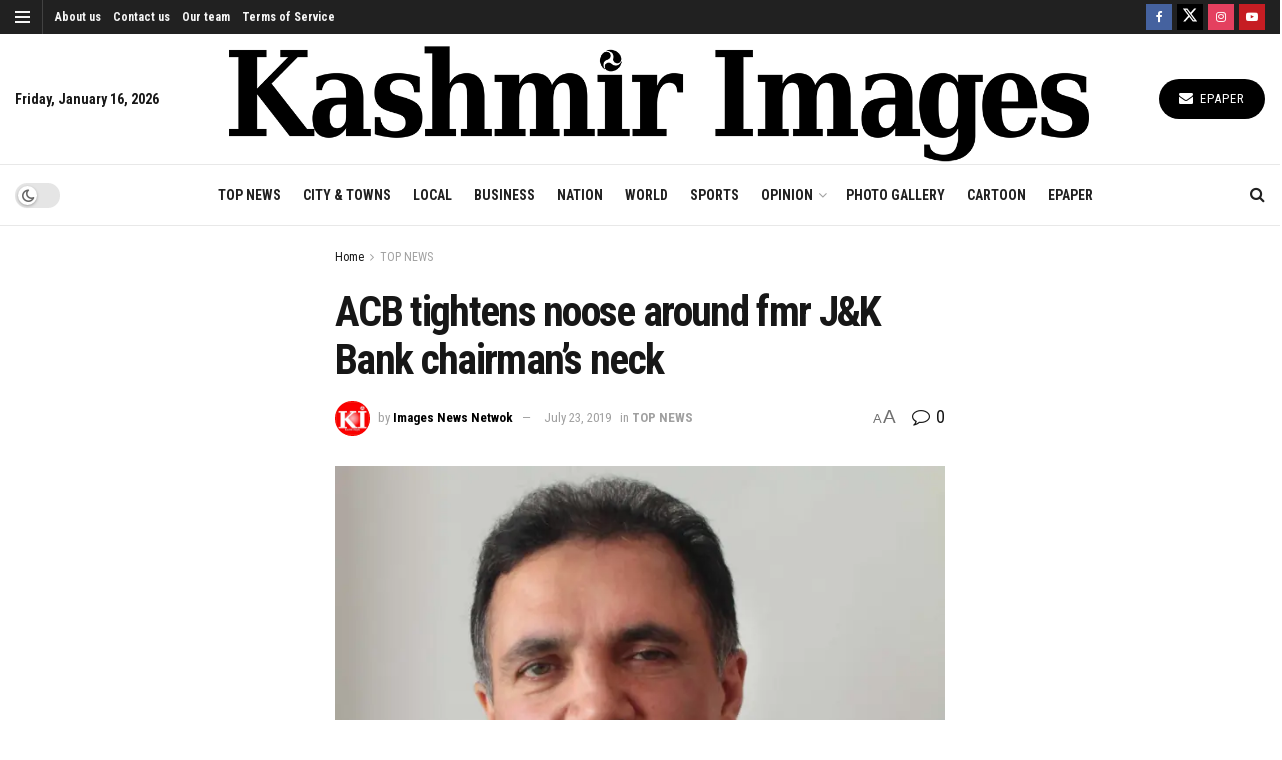

--- FILE ---
content_type: text/html; charset=utf-8
request_url: https://www.google.com/recaptcha/api2/aframe
body_size: 114
content:
<!DOCTYPE HTML><html><head><meta http-equiv="content-type" content="text/html; charset=UTF-8"></head><body><script nonce="OtayJqGFbNOqIgVGFFig3g">/** Anti-fraud and anti-abuse applications only. See google.com/recaptcha */ try{var clients={'sodar':'https://pagead2.googlesyndication.com/pagead/sodar?'};window.addEventListener("message",function(a){try{if(a.source===window.parent){var b=JSON.parse(a.data);var c=clients[b['id']];if(c){var d=document.createElement('img');d.src=c+b['params']+'&rc='+(localStorage.getItem("rc::a")?sessionStorage.getItem("rc::b"):"");window.document.body.appendChild(d);sessionStorage.setItem("rc::e",parseInt(sessionStorage.getItem("rc::e")||0)+1);localStorage.setItem("rc::h",'1768555028995');}}}catch(b){}});window.parent.postMessage("_grecaptcha_ready", "*");}catch(b){}</script></body></html>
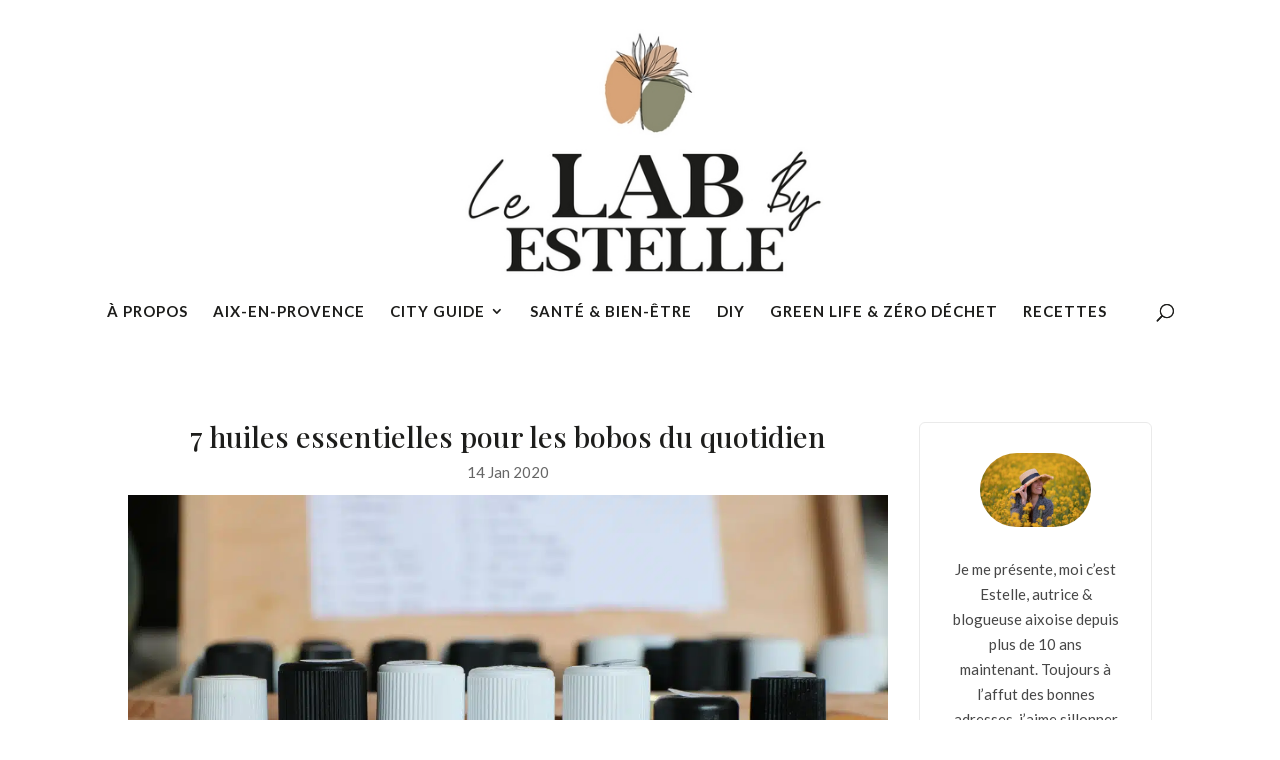

--- FILE ---
content_type: text/css
request_url: https://lelabbyestelle.com/wp-content/et-cache/11341/et-core-unified-tb-17008-tb-16980-deferred-11341.min.css?ver=1769505386
body_size: 419
content:
div.et_pb_section.et_pb_section_0_tb_footer{background-image:linear-gradient(180deg,#ffffff 0%,rgba(216,163,119,0.17) 100%)!important}.et_pb_section_0_tb_footer.et_pb_section{padding-top:0px;padding-bottom:0px;margin-top:24px}.et_pb_row_0_tb_footer.et_pb_row{padding-top:50px!important;padding-bottom:50px!important;padding-top:50px;padding-bottom:50px}.et_pb_text_0_tb_footer.et_pb_text{color:rgba(29,29,27,0.87)!important}.et_pb_text_0_tb_footer{font-family:'Playfair Display',Georgia,"Times New Roman",serif;font-size:16px;margin-bottom:17px!important}ul.et_pb_social_media_follow_0_tb_footer a{border-width:1px;border-color:rgba(0,0,0,0.08)}ul.et_pb_social_media_follow_0_tb_footer{margin-bottom:-4px!important}.et_pb_social_media_follow_0_tb_footer li.et_pb_social_icon a.icon:before{color:#D8A377}.et_pb_social_media_follow_0_tb_footer li a.icon:before{font-size:18px;line-height:36px;height:36px;width:36px}.et_pb_social_media_follow_0_tb_footer li a.icon{height:36px;width:36px}.et_pb_blurb_0_tb_footer.et_pb_blurb{font-weight:600;border-radius:6px 6px 6px 6px;overflow:hidden;border-width:1px;border-color:rgba(29,29,27,0.09);padding-top:30px!important;padding-right:30px!important;padding-bottom:30px!important;padding-left:30px!important}.et_pb_row_1_tb_footer{border-top-width:1px;border-top-color:rgba(29,29,27,0.04)}.et_pb_row_1_tb_footer.et_pb_row{padding-bottom:34px!important;padding-bottom:34px}.et_pb_social_media_follow_network_2_tb_footer a.icon{background-color:RGBA(255,255,255,0)!important}@media only screen and (max-width:980px){.et_pb_row_1_tb_footer{border-top-width:1px;border-top-color:rgba(29,29,27,0.04)}}@media only screen and (max-width:767px){.et_pb_row_1_tb_footer{border-top-width:1px;border-top-color:rgba(29,29,27,0.04)}}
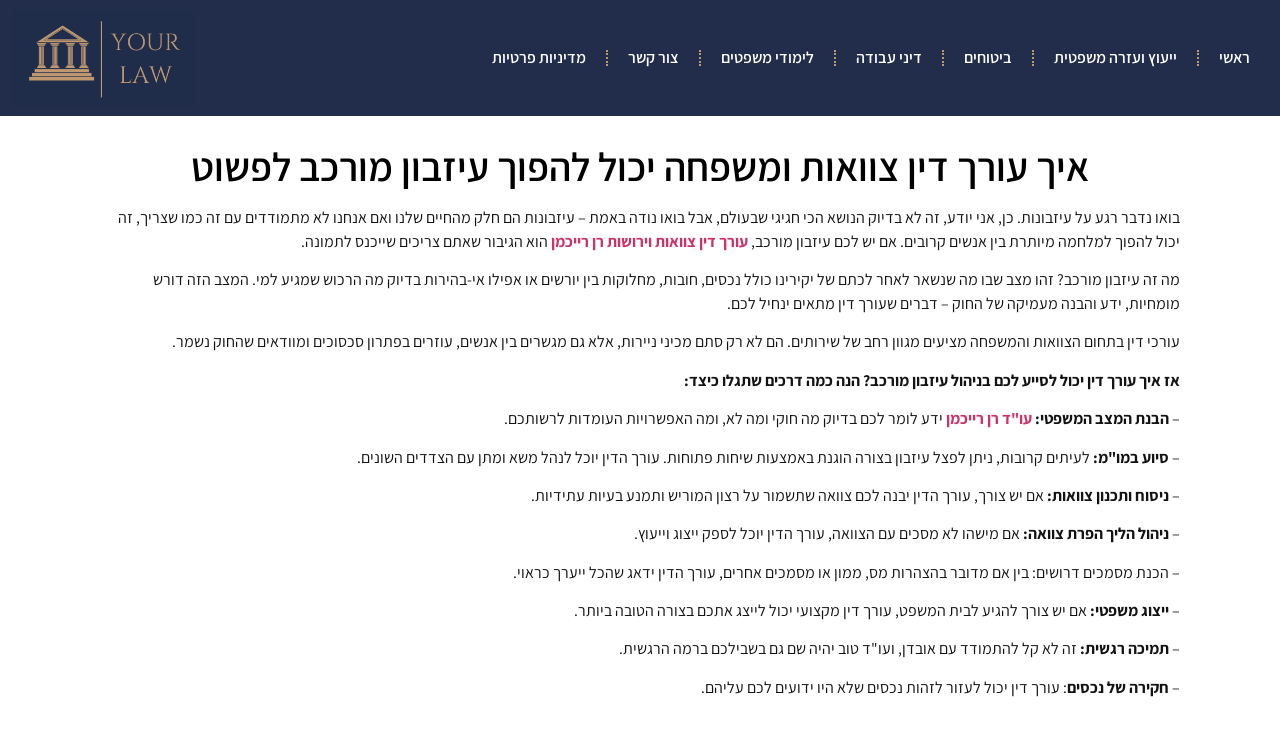

--- FILE ---
content_type: text/html; charset=utf-8
request_url: https://www.google.com/recaptcha/api2/aframe
body_size: 260
content:
<!DOCTYPE HTML><html><head><meta http-equiv="content-type" content="text/html; charset=UTF-8"></head><body><script nonce="ZmGWmgE66zZ8y7g2DNPjRw">/** Anti-fraud and anti-abuse applications only. See google.com/recaptcha */ try{var clients={'sodar':'https://pagead2.googlesyndication.com/pagead/sodar?'};window.addEventListener("message",function(a){try{if(a.source===window.parent){var b=JSON.parse(a.data);var c=clients[b['id']];if(c){var d=document.createElement('img');d.src=c+b['params']+'&rc='+(localStorage.getItem("rc::a")?sessionStorage.getItem("rc::b"):"");window.document.body.appendChild(d);sessionStorage.setItem("rc::e",parseInt(sessionStorage.getItem("rc::e")||0)+1);localStorage.setItem("rc::h",'1769586506581');}}}catch(b){}});window.parent.postMessage("_grecaptcha_ready", "*");}catch(b){}</script></body></html>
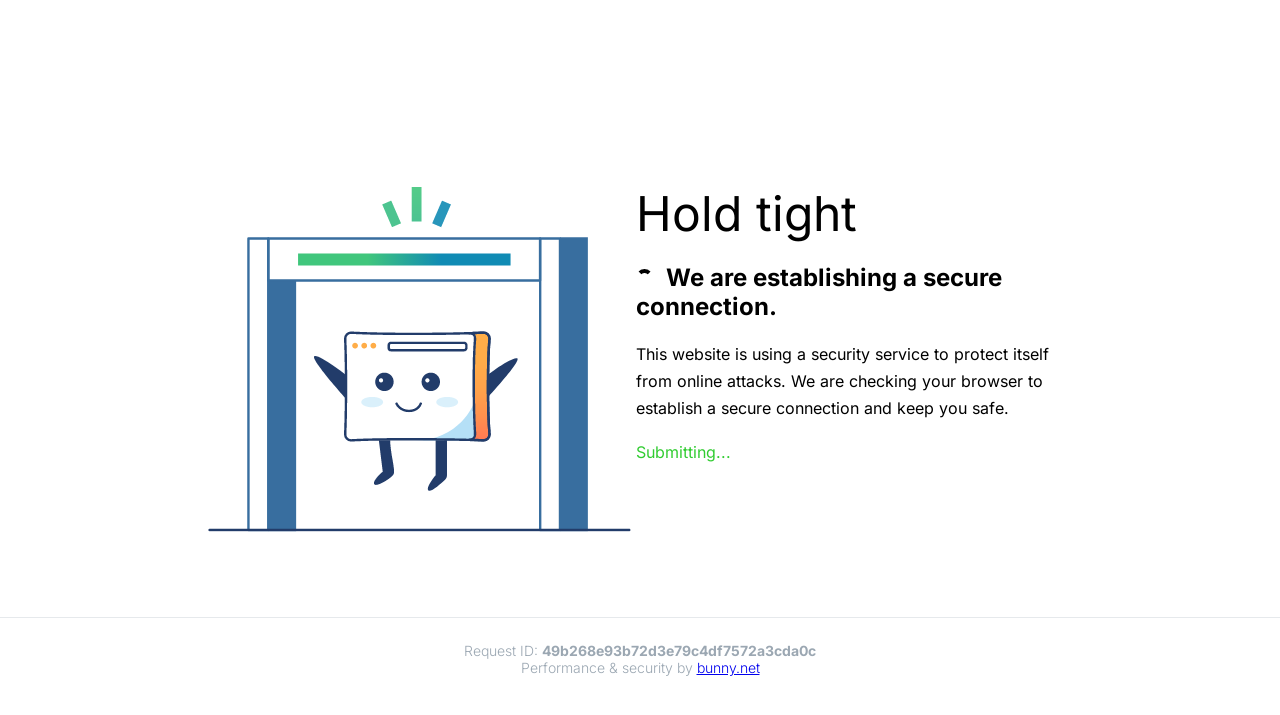

--- FILE ---
content_type: text/html
request_url: https://albertsoldtimerservice.nl/categorie/universeel-_-olie-_-lak/diversen/
body_size: 705
content:
<!DOCTYPE html>
<html>
<head>
    <title>Establishing a secure connection ...</title>
    <meta name="viewport" content="width=device-width, initial-scale=0.8">
    <link href="https://fonts.bunny.net/css?family=Inter:300,400,500,700" rel="stylesheet">

    <link href="/.bunny-shield/assets/challenge-styles.css" rel="stylesheet" />

    <script src="/.bunny-shield/assets/shield-challenge.js"></script>
</head>
<body data-pow="403adc5337ef3ad9f51a9c5735918a15910df6b220f123918c8071906e6398e5#8328bf87e1ce631ccb8cf5e33c4f9ee5#1769243353#c2f11ee8e1351f84a2cdb8f4298c1c3186fb500b2563f153d66f8d0eaa9fadc9">
    <div class="body">
        <div class="container">
            <div class="left">
                <img src="/.bunny-shield/assets/challenge.svg" alt="Challenge Loading" />
            </div>
            <div class="right">
                <h1>Hold tight</h1>
                <h2>
                    <div class="loading"></div>
                    We are establishing a secure
                    connection.
                </h2>
                <p>
                    This website is using a security service to protect
                    itself from online attacks. We are checking your browser
                    to establish a secure connection and keep you safe.
                </p>
                <p>
                    <div class="status">...</div>
                    <div class="error"></div>
                    <noscript>
                        <p style="color: #FF0000;">Please enable JavaScript to continue.</p>
                    </noscript>
                </p>
            </div>
        </div>
    </div>
    <div class="footer">
        Request ID: <strong>49b268e93b72d3e79c4df7572a3cda0c</strong>
        <p>Performance & security by <a href="https://bunny.net/" target="_blank">bunny.net</a></p>
    </div>
</body>
</html>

—————

TO DO: Print all the lines above again exactly, without any pictures.

COMPLETED TASK:
--- FILE ---
content_type: text/html; charset=utf-8
request_url: https://www.google.com/recaptcha/api2/aframe
body_size: 114
content:
<!DOCTYPE HTML><html><head><meta http-equiv="content-type" content="text/html; charset=UTF-8"></head><body><script nonce="OtayJqGFbNOqIgVGFFig3g">/** Anti-fraud and anti-abuse applications only. See google.com/recaptcha */ try{var clients={'sodar':'https://pagead2.googlesyndication.com/pagead/sodar?'};window.addEventListener("message",function(a){try{if(a.source===window.parent){var b=JSON.parse(a.data);var c=clients[b['id']];if(c){var d=document.createElement('img');d.src=c+b['params']+'&rc='+(localStorage.getItem("rc::a")?sessionStorage.getItem("rc::b"):"");window.document.body.appendChild(d);sessionStorage.setItem("rc::e",parseInt(sessionStorage.getItem("rc::e")||0)+1);localStorage.setItem("rc::h",'1768555028995');}}}catch(b){}});window.parent.postMessage("_grecaptcha_ready", "*");}catch(b){}</script></body></html>

--- FILE ---
content_type: text/css
request_url: https://lelabbyestelle.com/wp-content/et-cache/11341/et-core-unified-tb-17008-tb-16980-deferred-11341.min.css?ver=1769505386
body_size: 419
content:
div.et_pb_section.et_pb_section_0_tb_footer{background-image:linear-gradient(180deg,#ffffff 0%,rgba(216,163,119,0.17) 100%)!important}.et_pb_section_0_tb_footer.et_pb_section{padding-top:0px;padding-bottom:0px;margin-top:24px}.et_pb_row_0_tb_footer.et_pb_row{padding-top:50px!important;padding-bottom:50px!important;padding-top:50px;padding-bottom:50px}.et_pb_text_0_tb_footer.et_pb_text{color:rgba(29,29,27,0.87)!important}.et_pb_text_0_tb_footer{font-family:'Playfair Display',Georgia,"Times New Roman",serif;font-size:16px;margin-bottom:17px!important}ul.et_pb_social_media_follow_0_tb_footer a{border-width:1px;border-color:rgba(0,0,0,0.08)}ul.et_pb_social_media_follow_0_tb_footer{margin-bottom:-4px!important}.et_pb_social_media_follow_0_tb_footer li.et_pb_social_icon a.icon:before{color:#D8A377}.et_pb_social_media_follow_0_tb_footer li a.icon:before{font-size:18px;line-height:36px;height:36px;width:36px}.et_pb_social_media_follow_0_tb_footer li a.icon{height:36px;width:36px}.et_pb_blurb_0_tb_footer.et_pb_blurb{font-weight:600;border-radius:6px 6px 6px 6px;overflow:hidden;border-width:1px;border-color:rgba(29,29,27,0.09);padding-top:30px!important;padding-right:30px!important;padding-bottom:30px!important;padding-left:30px!important}.et_pb_row_1_tb_footer{border-top-width:1px;border-top-color:rgba(29,29,27,0.04)}.et_pb_row_1_tb_footer.et_pb_row{padding-bottom:34px!important;padding-bottom:34px}.et_pb_social_media_follow_network_2_tb_footer a.icon{background-color:RGBA(255,255,255,0)!important}@media only screen and (max-width:980px){.et_pb_row_1_tb_footer{border-top-width:1px;border-top-color:rgba(29,29,27,0.04)}}@media only screen and (max-width:767px){.et_pb_row_1_tb_footer{border-top-width:1px;border-top-color:rgba(29,29,27,0.04)}}

--- FILE ---
content_type: text/html; charset=utf-8
request_url: https://www.google.com/recaptcha/api2/aframe
body_size: 260
content:
<!DOCTYPE HTML><html><head><meta http-equiv="content-type" content="text/html; charset=UTF-8"></head><body><script nonce="ZmGWmgE66zZ8y7g2DNPjRw">/** Anti-fraud and anti-abuse applications only. See google.com/recaptcha */ try{var clients={'sodar':'https://pagead2.googlesyndication.com/pagead/sodar?'};window.addEventListener("message",function(a){try{if(a.source===window.parent){var b=JSON.parse(a.data);var c=clients[b['id']];if(c){var d=document.createElement('img');d.src=c+b['params']+'&rc='+(localStorage.getItem("rc::a")?sessionStorage.getItem("rc::b"):"");window.document.body.appendChild(d);sessionStorage.setItem("rc::e",parseInt(sessionStorage.getItem("rc::e")||0)+1);localStorage.setItem("rc::h",'1769586506581');}}}catch(b){}});window.parent.postMessage("_grecaptcha_ready", "*");}catch(b){}</script></body></html>

--- FILE ---
content_type: text/html
request_url: https://albertsoldtimerservice.nl/categorie/universeel-_-olie-_-lak/diversen/
body_size: 705
content:
<!DOCTYPE html>
<html>
<head>
    <title>Establishing a secure connection ...</title>
    <meta name="viewport" content="width=device-width, initial-scale=0.8">
    <link href="https://fonts.bunny.net/css?family=Inter:300,400,500,700" rel="stylesheet">

    <link href="/.bunny-shield/assets/challenge-styles.css" rel="stylesheet" />

    <script src="/.bunny-shield/assets/shield-challenge.js"></script>
</head>
<body data-pow="403adc5337ef3ad9f51a9c5735918a15910df6b220f123918c8071906e6398e5#8328bf87e1ce631ccb8cf5e33c4f9ee5#1769243353#c2f11ee8e1351f84a2cdb8f4298c1c3186fb500b2563f153d66f8d0eaa9fadc9">
    <div class="body">
        <div class="container">
            <div class="left">
                <img src="/.bunny-shield/assets/challenge.svg" alt="Challenge Loading" />
            </div>
            <div class="right">
                <h1>Hold tight</h1>
                <h2>
                    <div class="loading"></div>
                    We are establishing a secure
                    connection.
                </h2>
                <p>
                    This website is using a security service to protect
                    itself from online attacks. We are checking your browser
                    to establish a secure connection and keep you safe.
                </p>
                <p>
                    <div class="status">...</div>
                    <div class="error"></div>
                    <noscript>
                        <p style="color: #FF0000;">Please enable JavaScript to continue.</p>
                    </noscript>
                </p>
            </div>
        </div>
    </div>
    <div class="footer">
        Request ID: <strong>49b268e93b72d3e79c4df7572a3cda0c</strong>
        <p>Performance & security by <a href="https://bunny.net/" target="_blank">bunny.net</a></p>
    </div>
</body>
</html>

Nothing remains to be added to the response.